Dr Amber L. Pearson, Frederieke S. van der Deen, Associate Professor Nick Wilson
How can we achieve the 2025 goal of a smokefree nation? The best approach to this tobacco endgame, as it is often called, is unclear. Options include ongoing tobacco tax rises, a sinking lid on tobacco imports, denicotinisation of tobacco products, etc. In this blog we consider the option of reducing the number of tobacco retail outlets – leaning on a study we have just published. There are no observational studies, let alone randomised trials, of nation-wide retail outlet reductions. One way to address this ‘evidence gap’ is through modelling studies that anticipate how smoking behaviour may change due to increasing cost of tobacco through travel time and costs – an economic methodology. There is a lot of uncertainty around our results, but they do suggest that an outlet reduction strategy would probably help nudge the country towards the NZ Government’s smokefree goal. But our modelling also suggests tobacco outlet reduction is far from a panacea – under the assumptions we used. Therefore, outlet reduction would probably have to be but one component of an overall programme of activity to achieve the 2025 goal.
There is some evidence that ready access to tobacco retailers influences both smoking initiation and limits successful smoking cessation (e.g., for youth smoking, adult smoking, for reduced smoking cessation, and for quitting success). This is most likely why there is growing interest in reducing the quantity and/or density of tobacco retail outlets and several jurisdictions internationally have proposed bans on the location or number of outlets. Another factor is that in the alcohol control literature there is evidence that ready access to alcohol outlets and alcohol availability is associated with increased alcohol consumption and alcohol-related harm (see this systematic review, this systematic review, and this overview of systematic reviews).
In our modelling work we considered how a reduction in tobacco retail outlets would increase both time and travel costs for smokers (see Figure 2 below).
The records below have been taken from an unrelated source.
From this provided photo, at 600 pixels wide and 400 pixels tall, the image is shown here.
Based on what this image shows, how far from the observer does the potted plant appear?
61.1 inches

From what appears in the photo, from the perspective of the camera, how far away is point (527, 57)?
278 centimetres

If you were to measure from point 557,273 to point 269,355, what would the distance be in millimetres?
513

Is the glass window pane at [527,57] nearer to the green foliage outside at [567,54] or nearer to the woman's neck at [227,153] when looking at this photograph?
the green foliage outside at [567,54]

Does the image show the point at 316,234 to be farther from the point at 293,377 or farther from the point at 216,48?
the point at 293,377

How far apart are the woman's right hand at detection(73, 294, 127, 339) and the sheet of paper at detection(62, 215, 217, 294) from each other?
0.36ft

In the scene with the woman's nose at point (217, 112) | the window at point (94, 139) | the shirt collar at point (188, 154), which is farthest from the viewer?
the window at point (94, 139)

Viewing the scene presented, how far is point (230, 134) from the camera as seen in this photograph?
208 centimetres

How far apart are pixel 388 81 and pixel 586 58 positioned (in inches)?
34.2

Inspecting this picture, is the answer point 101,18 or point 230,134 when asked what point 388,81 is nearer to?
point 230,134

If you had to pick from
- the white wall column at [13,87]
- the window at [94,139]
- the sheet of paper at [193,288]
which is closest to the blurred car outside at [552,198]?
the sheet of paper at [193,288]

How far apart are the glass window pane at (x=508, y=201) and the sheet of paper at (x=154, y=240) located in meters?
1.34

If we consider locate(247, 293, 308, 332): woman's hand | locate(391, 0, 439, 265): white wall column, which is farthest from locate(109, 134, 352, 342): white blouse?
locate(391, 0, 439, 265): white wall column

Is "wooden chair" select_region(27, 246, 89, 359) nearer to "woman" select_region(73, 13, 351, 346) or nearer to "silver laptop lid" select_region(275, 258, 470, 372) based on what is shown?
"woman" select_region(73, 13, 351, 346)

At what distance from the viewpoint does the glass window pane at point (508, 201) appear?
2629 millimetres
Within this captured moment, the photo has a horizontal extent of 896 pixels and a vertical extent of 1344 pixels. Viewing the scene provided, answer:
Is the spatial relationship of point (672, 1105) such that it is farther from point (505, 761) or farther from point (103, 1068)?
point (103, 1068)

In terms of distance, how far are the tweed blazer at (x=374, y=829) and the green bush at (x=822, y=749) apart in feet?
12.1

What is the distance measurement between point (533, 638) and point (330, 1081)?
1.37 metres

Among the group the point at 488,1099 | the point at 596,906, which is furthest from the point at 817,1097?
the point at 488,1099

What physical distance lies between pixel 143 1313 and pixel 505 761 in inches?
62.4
We know how increasing the price of tobacco reduces demand (e.g., typically a 10% increase in the price of tobacco leads to a reduction in tobacco consumption of around 2% to 5% in high-income countries). So we used this relationship but with age-group-specific price elasticities and with NZ data on the value of time (e.g., NZTA data indicating $7.18 per hour for travel time).
We used this approach to model the future prevalence of smoking under a range of outlet reduction scenarios in NZ, including:
- A law requiring the reduction in the total number of tobacco outlets by 95%, using an auction system for allocating licenses
- Limiting sales to 50% of all liquor stores (to make use of existing licensing, and existing compliance and monitoring structures that penalise sales of alcohol to minors)
- Eliminating sales from outlets within 1km or 2km radius of schools
Relative to the current access to tobacco retailers (n = 5979) (see Figure 1), we found that for a hypothetical law requiring a 95% reduction in outlets, the ‘cost’ of a pack of 20 cigarettes (including travel costs) increased by 20% in rural areas and 10% elsewhere and yielded a national smoking prevalence of 9.6% by 2025 (compared to 9.9% with no intervention). The intervention that permitted tobacco sales at only 50% of liquor stores resulted in the largest cost increase (~$60/pack in rural areas) and the lowest smoking prevalence (9.1%) by 2025. Elimination of outlets within 2km of schools produced a smoking prevalence of 9.3% in 2025.
These results suggest that tobacco outlet reduction interventions could modestly contribute to an endgame goal. Nevertheless, these estimated impacts are likely to be conservative and under-estimate the true impact, as there would likely be additional denormalisation of smoking from such interventions which would probably further reduce smoking prevalence.
But clearly to get to an endgame target of <5% smoking prevalence by 2025, other interventions will need to be considered by the NZ Government as well – and might even be preferable to outlet reduction as the core strategy component. These could include:
- Regular large tobacco tax increases (possibly the ideal in that the revenue can be used to further help support quitting by smokers)
- Phasing down the nicotine-levels in tobacco
- Major expansion of state-of-the-art mass media campaigns (a large improvement on the current NZ situation)
- A sinking lid on tobacco supply (potentially with a regulated market model)
Fortunately there is substantial NZ public support for various interventions around reducing access to tobacco outlets and for other endgame strategies (e.g., this national survey of smokers and this survey of young people).